Winners and losers in City Politics
Well, not really. It’s not a wrap quite yet. As we go to press, the final results in November’s General Election, held nearly one month ago, are still not in.
Surprisingly, it’s not the LC Bored of Elections’ fault. For a change.
Nope, this time it’s a “too-close-to-call” result in the race for Maumee City Council that forced a mandatory recount which is not yet complete as we go to press.
Keeping that little morsel of unknown aside, we soldier on. With all valid provisional and absentee votes counted, and less than twenty per cent of registered voters bothering to cast a vote, we bring you the TCP Winners and Losers of the late great twenty nineteen election.
Winner: Newly elected Toledo District Three Rep Teresa Gadus. Gadus entered the race behind the eight ball. She got in late, after endorsed Dem and incumbent Peter Ujvagi backed out at the eleventh hour. With no campaign infrastructure or cash, she finished second in the primary to R Glen Cook. Cook had already run for office four years ago and had the means and the experience on his side.
In typical District Three fashion, turnout was abysmal and Gadus squeaked through, winning by a mere twenty two votes. This is a landslide victory compared to the twenty oh six special election held to replace then disgraced District Three Council Rep Bob McCloskey. In that election Mike Craig beat then-incumbent Taylor Balderas by a scant five votes.

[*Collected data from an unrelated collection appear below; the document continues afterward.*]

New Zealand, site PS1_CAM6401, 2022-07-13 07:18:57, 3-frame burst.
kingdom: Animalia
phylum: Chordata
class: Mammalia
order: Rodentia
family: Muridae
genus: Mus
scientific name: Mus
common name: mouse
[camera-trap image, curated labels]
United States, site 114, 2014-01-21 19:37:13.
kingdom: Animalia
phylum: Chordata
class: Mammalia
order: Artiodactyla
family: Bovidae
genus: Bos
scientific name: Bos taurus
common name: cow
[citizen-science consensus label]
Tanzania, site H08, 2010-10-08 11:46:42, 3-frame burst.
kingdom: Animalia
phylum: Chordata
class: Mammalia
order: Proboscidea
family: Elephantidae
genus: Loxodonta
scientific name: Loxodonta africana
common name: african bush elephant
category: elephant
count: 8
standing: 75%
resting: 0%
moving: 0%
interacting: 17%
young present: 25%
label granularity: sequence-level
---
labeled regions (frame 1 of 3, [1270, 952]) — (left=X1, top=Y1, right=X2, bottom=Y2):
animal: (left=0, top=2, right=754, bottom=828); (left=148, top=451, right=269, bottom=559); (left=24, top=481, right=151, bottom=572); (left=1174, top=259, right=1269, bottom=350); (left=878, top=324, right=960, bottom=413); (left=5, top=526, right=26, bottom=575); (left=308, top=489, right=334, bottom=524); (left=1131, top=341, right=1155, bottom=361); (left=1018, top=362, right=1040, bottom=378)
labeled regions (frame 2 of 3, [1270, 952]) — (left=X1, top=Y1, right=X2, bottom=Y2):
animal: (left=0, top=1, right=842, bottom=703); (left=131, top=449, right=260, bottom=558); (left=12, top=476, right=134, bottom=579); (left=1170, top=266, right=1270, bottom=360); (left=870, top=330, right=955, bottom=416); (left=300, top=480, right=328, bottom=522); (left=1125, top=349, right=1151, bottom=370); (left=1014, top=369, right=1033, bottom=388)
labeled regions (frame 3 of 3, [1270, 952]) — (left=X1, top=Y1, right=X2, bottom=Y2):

Losers. Lucas County non-voters. We could have registered this in the “winner” category, since the vast majority of eligible voters chose to be non-voters. That means that non-voters cast more non-votes than voters cast votes. That sentence sends our head spinning.
It also means that non-voters could have determined the outcome in several close races. Many more than twenty-two eligible voters chose to stay home in the District Three race. If a few dozen had chosen Cook over Gadus, the outcome would have switched. In Maumee, third-place finisher and Council Member-elect Scott Noonan beat Carrie Hartman, the first loser, by eight votes.
Over in Jerusalem Township the top two vote-getters for a seat as a Township Trustee finished in a dead-even tie. One vote either way would have determined the winner.
The non-voters have had their non-say, but will still be represented by electeds they didn’t choose. A representative democracy isn’t supposed to work this way. Our admonition to all those who sat on their hands on E Day? You had your chance. Now keep your complaining mouths shut.
Winner. The afore-mentioned Scott Noonan appears to have completed the comeback of the Century. If the results hold up after a recount, and it is likely they will, Noonan will have risen from near defeat in the Primary to election a mere two months later. Noonan is a genuinely nice guy, so having said that it follows from conventional wisdom that he should finish last. It’s good to see a nice guy finish, well, not first, but at least with a victory and a seat on Maumee Council.
Winner. Tom Puffenberger. This could have gone either way. We could have pegged Judge Josh Lanziger the Winner here. Lanziger won re-election, retaining his seat with a margin of a bit less than four hundred votes out of more than thirty-one thousand cast. But he had to spend a boatload of campaign cash to win, and nearly didn’t. It is rare for anyone to take on an incumbent judge, and unheard of for an incumbent judge to lose. Yet Puffenberger nearly pulled it off. If he had won, it would have been one for the ages. As it is, it had to throw a scare through incumbent judges of the GOP persuasion across the County.
Loser. The Mark Wagoner GOP. See above. The GOP didn’t win much this cycle, and nearly lost a race that shouldn’t have been close. Wagoner was supposed to revive the moribund GOP from the doldrums of the Stainbrook years. No sign of life yet, though. Many months ago we warned of a GOP resurgence against the dominant Dems in the County. We’re still waiting.
Winner. Local schools. Both Springfield Local and Washington Local voters passed levies for their respective school districts. Along with the Senior Levy, which passed easily, LC proves once again its support for young and old alike.
Loser. The Bored of Elections. Another year, another set of delays in reporting the outcome. Can we please get it right just once?
Honorable mention winners. Incumbents on Toledo City Council, who won easily, and newcomer Sam Melden, who also breezed to victory. Also Maumee Mayor Richard Carr, who had a much easier road to re-election than we expected. And the Village of Harbor View, with a tiny population but a sense of civic pride. None of the elections in the Village were contested, yet a hearty twenty-six souls showed up at the polls. Impressive!
Honorable mention loser. The Village of Berkey. True, fifty-eight folks went to the polls to vote in the uncontested race for Mayor. But not a single Berkeyite filed petitions to run for the Village Council nor the Clerk-Treasurer. Shameful. Make sure you don’t complain about lack of representation because you all had your shot at representing your own selves.